The Window class will implement a Window implementation WindowImp abstract class. This class will then in turn be derived into multiple platform-specific implementations, each with platform-specific operations. Hence, only one set of Window classes are needed for each type of Window , and only one set of WindowImp classes are needed for each platform rather than the Cartesian product of all available types and platforms. In addition, adding a new window type does not require any modification of platform implementation, or vice versa.

This is a Bridge pattern. Window and WindowImp are different, but related. Window deals with windowing in the program, and WindowImp deals with windowing on a platform.

One of them can change without ever having to modify the other. The Bridge pattern allows these two 'separate class hierarchies to work together even as they evolve independently' p. All actions the user can take with the document, ranging from entering text, changing formatting, quitting, saving, etc.

Each menu item, rather than being instantiated with a list of parameters, is instead done with a Command object.

Command is an abstract object that only has a single abstract Execute method. Derivative objects extend the Execute method appropriately i. Execute would utilize the content's clipboard buffer. These objects can be used by widgets or buttons just as easily as they can be used by menu items. To support undo and redo, Command is also given Unexecute and Reversible.

In derivative classes, the former contains code that will undo that command, and the latter returns a boolean value that defines if the command is undoable. Reversible allows some commands to be non-undoable, such as a Save command.

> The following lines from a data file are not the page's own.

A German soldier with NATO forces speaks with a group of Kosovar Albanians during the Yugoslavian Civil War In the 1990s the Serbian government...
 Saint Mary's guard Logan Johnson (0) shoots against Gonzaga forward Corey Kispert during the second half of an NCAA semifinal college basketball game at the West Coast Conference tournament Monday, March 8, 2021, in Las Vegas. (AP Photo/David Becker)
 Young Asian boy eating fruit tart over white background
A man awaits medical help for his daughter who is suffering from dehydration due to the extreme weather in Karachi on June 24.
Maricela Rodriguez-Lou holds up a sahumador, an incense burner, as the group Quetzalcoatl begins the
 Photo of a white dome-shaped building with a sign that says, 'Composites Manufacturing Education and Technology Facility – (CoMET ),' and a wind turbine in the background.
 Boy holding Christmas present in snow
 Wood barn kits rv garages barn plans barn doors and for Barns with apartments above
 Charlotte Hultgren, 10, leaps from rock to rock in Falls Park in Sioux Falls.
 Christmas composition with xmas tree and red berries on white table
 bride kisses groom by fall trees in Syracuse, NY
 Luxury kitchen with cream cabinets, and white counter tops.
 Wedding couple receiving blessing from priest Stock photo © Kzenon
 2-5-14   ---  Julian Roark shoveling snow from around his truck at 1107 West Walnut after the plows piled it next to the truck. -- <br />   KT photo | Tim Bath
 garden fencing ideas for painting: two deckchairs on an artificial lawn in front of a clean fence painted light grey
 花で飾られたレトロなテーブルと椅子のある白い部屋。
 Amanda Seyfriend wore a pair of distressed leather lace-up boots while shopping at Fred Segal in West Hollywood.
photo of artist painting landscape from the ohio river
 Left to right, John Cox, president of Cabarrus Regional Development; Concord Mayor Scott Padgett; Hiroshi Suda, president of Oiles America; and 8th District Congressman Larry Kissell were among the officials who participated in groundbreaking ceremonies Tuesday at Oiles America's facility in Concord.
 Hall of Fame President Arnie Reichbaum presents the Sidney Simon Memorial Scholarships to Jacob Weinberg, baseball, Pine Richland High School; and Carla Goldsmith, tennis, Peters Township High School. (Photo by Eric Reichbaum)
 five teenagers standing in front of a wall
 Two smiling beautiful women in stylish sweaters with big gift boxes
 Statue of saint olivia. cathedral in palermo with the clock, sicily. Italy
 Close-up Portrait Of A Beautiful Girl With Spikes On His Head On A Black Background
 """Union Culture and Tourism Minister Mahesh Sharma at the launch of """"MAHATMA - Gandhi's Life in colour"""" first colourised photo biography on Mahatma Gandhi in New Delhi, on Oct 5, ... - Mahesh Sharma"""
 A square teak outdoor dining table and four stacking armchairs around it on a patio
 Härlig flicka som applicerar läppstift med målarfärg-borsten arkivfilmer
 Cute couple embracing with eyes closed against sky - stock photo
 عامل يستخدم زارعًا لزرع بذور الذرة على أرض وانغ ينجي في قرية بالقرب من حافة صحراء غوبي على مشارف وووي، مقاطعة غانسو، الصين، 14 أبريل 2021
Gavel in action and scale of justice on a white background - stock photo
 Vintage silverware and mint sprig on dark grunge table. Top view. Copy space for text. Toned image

All executed Commands are kept in a list with a method of keeping a 'present' marker directly after the most recently executed command. A request to undo will call the Command. Unexecute directly before 'present', then move 'present' back one command. Conversely, a Redo request will call Command.

Execute after 'present', and move 'present' forward one. This Command approach is an implementation of the Command pattern. It encapsulates requests in objects, and uses a common interface to access those requests. Thus, the client can handle different requests, and commands can be scattered throughout the application.

This is the document editor's ability to textually analyze the contents of a document. Although there are many analyses that can be performed, spell check and hyphenation-formatting are the focus. Removing the integer-based index from the basic element allows for a different iteration interface to be implemented.

This will require extra methods for traversal and object retrieval. These methods are put into an abstract Iterator interface. Each element then implements a derivation of the Iterator , depending on how that element keeps its list ArrayIterator , LinkListIterator , etc. Functions for traversal and retrieval are put into the abstract Iterator interface.

Future Iterators can be derived based on the type of list they will be iterating through, such as Arrays or Linked Lists. Thus, no matter what type of indexing method any implementation of the element uses, it will have the appropriate Iterator.

This is an implementation of the Iterator pattern. It allows the client to traverse through any object collection, without needing to access the contents of the collection directly, or be concerned about the type of list the collection's structure uses.